* _TO DO_
Look through the data below. Pick out the lines holding the string "camera".

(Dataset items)
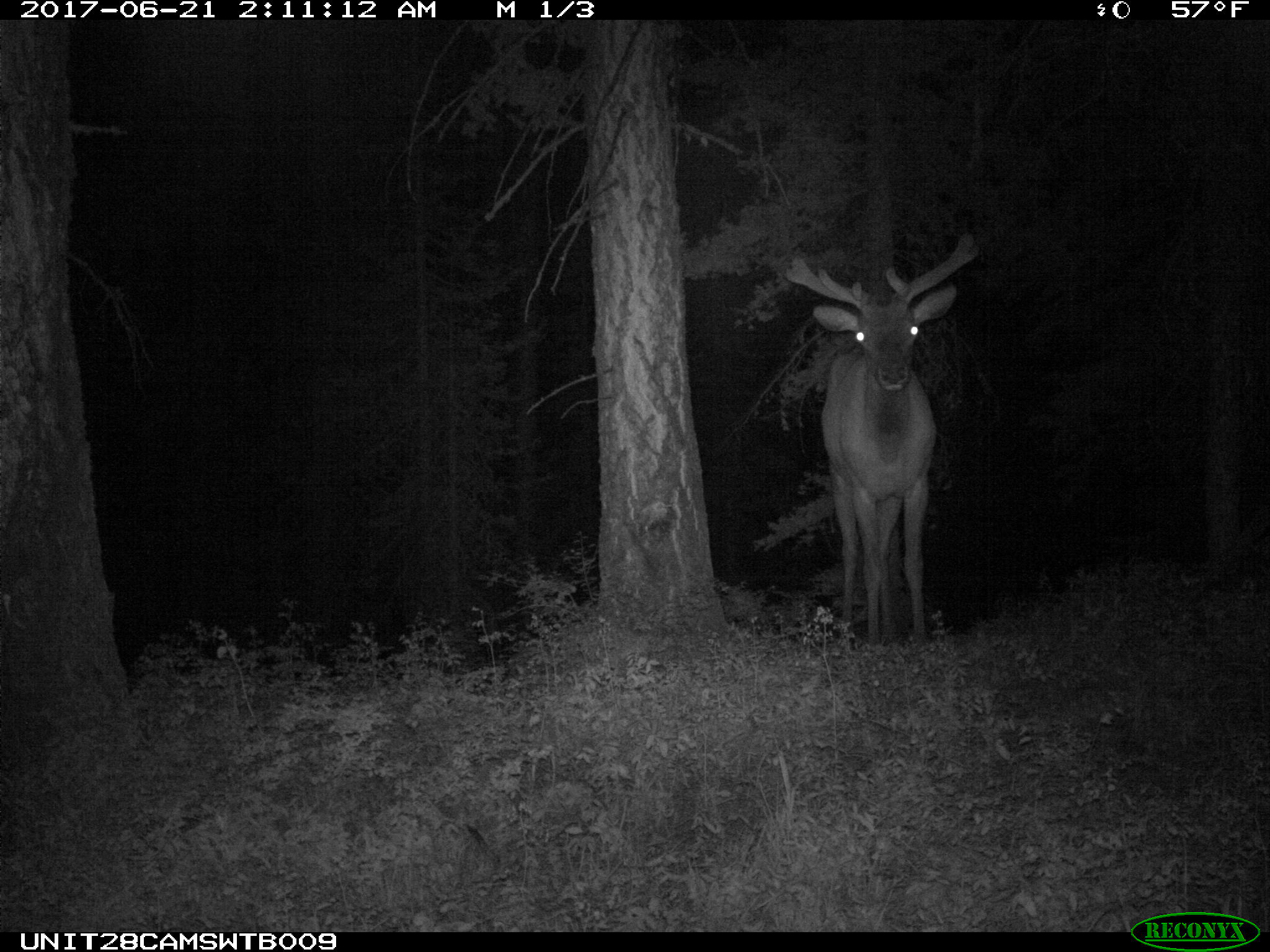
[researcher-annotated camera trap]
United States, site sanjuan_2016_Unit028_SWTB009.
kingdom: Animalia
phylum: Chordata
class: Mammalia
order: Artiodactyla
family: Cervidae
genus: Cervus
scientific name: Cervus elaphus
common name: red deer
--
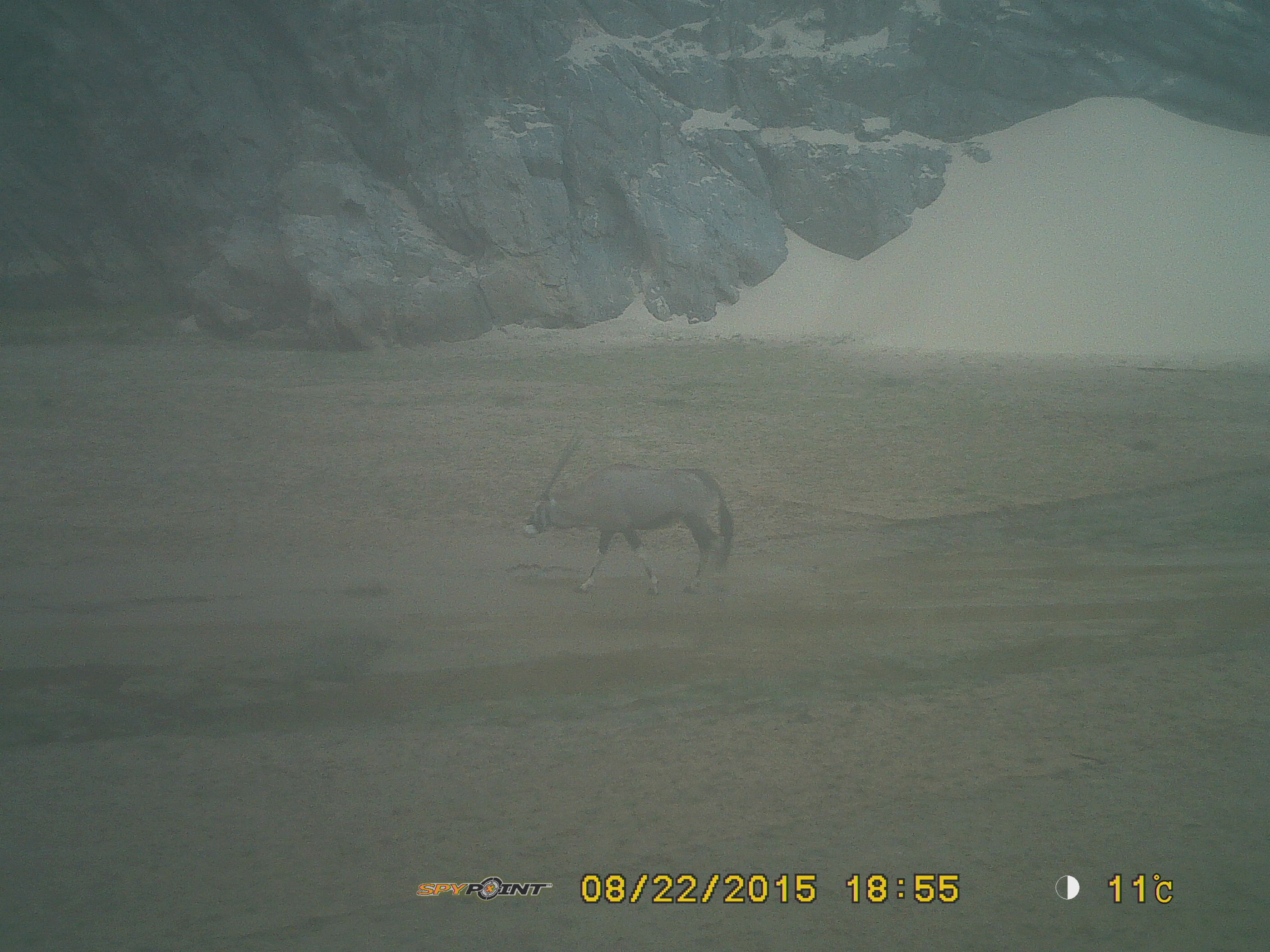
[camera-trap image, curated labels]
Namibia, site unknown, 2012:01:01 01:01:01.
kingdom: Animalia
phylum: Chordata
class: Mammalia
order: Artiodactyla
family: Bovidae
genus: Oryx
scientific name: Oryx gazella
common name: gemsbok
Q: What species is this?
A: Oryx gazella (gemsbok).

* _WRITTEN ANSWER_
[researcher-annotated camera trap]
[camera-trap image, curated labels]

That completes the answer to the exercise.